The Trayvon Martin Case is Nothing New
Among all the news reports concerning the killing of Trayvon Martin, the testimony of a man named Murray Jess, as reported in the Los Angeles Times, presents us with yet another example of thousands where the police stop and question a black man who appears to be “out of place.” As Jess tells it: Two years ago, as he was driving his 1996 home from an art show with his fiancé and his 14-year-old nephew, he was stopped by a police cruiser and forced into a parking lot. One officer pointed a video camera at Jess and the other approached the car with his hand on his gun. The officer said 'We've had a lot of reports of these kinds of cars being stolen lately." This is a common excuse and I doubt very seriously if there was any evidence of such an increase in specific crimes.
Several identical stories are related by black men in this article. As one victim stated, "If you're out after 12 o'clock and you're black, you're gonna get either shot or beat up" either by the police or someone like the man who killed Trayvon.

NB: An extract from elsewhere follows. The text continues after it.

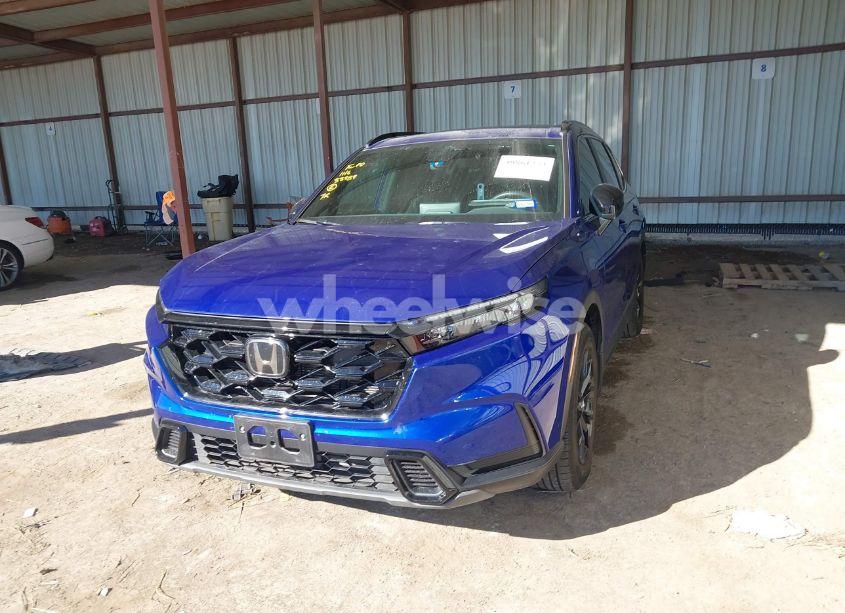 Photo 2 of 2024 Honda Cr-v HYBRID SPORT (VIN 7FARS5H58RE026458)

It’s an old story, one that millions of black men and women have told over the past 100 plus years. Seemingly routine traffic stops have often become the focal point of police abuse of force against blacks. On more than one occasion such a stop triggered a massive riot, such as what occurred in South Central Los Angeles in the 1960s.
One writer relates his own personal story as follows: “You’d be hard pressed to find many young men of color, of approximate college age, who haven’t at some point in their lives been told that they “fit the description of a suspect” police are looking for. The experience is far less typical for those whom police reports would classify as Caucasian males.” In my 30 plus years as a college professor I have yet to encounter a single black student who has not had a similar experience. When I routinely ask my class who has had such an experience, few white hands go up but virtually every hand of Latinos or blacks are raised.
In a segregated society like we have today (documented by several recent studies) one consequence has been the existence (and rapid growth) of gated communities, as documented by many studies (such as one by Seth Low). In such communities people have escaped what they perceive as a dangerous world and surround themselves with walls. But it has created a false sense of security and they often have to be aware of outsiders who enter on a daily basis - gardeners, domestic help, deliverymen and even the private guards who are supposed to make them feel safe. What they have created is what two researchers have called Fortress America. And they are often patrolled by security guards who too often are “cop wannabees” like the man who killed Trayvon.
The key point in this case, and others like this, is the fact that someone in authority believes that “these people” are in the “wrong place.” A close friend and colleague (Professor William B. Brown) was once riding along with two members of the Detroit Police Department (both white men). They stopped a black man driving in front of them in a heavy rainstorm. They asked him to get out of the car, made him given them his ID and told him not to move. As he stood in the rain the officers checked their computer for outstanding warrants. Brown noted that:
The suspect had no warrants. His driver’s license was current, and the vehicle registration reflected the driver was the registered owner. Both officers remained in the car for more than 30 minutes after the information about the driver and the vehicle arrived. They were engaged in a discussion about their favorite basketball team. Finally, one officer got out of the car, walked toward the Caprice [the driver’s car], and “flipped” the driver’s license, registration, and insurance card toward the driver, and said, “Have a nice evening.” All three documents landed in the pool of water the driver had been standing in. Completely soaked, the driver of the Caprice looked pathetic in the glare of the patrol car’s headlights as he reached into the water to retrieve his documents. Later in the shift, I asked the officers why they had stopped the Caprice. One officer stated, in a quite matter-of-fact manner, “He knew he wasn’t supposed to be here this time of night.” The answer was spontaneous and offered in such a way that no further explanation occurred to either officer. The driver was a black male, it was late at night, and he was in an all-white suburb of Detroit.”
This is the reality that few whites in this country are aware of and when blacks complain about this, they are often accused of exaggerating or playing the proverbial “race card,” which, as Tim Wise argues, is a very bad card to play and it is played very reluctantly.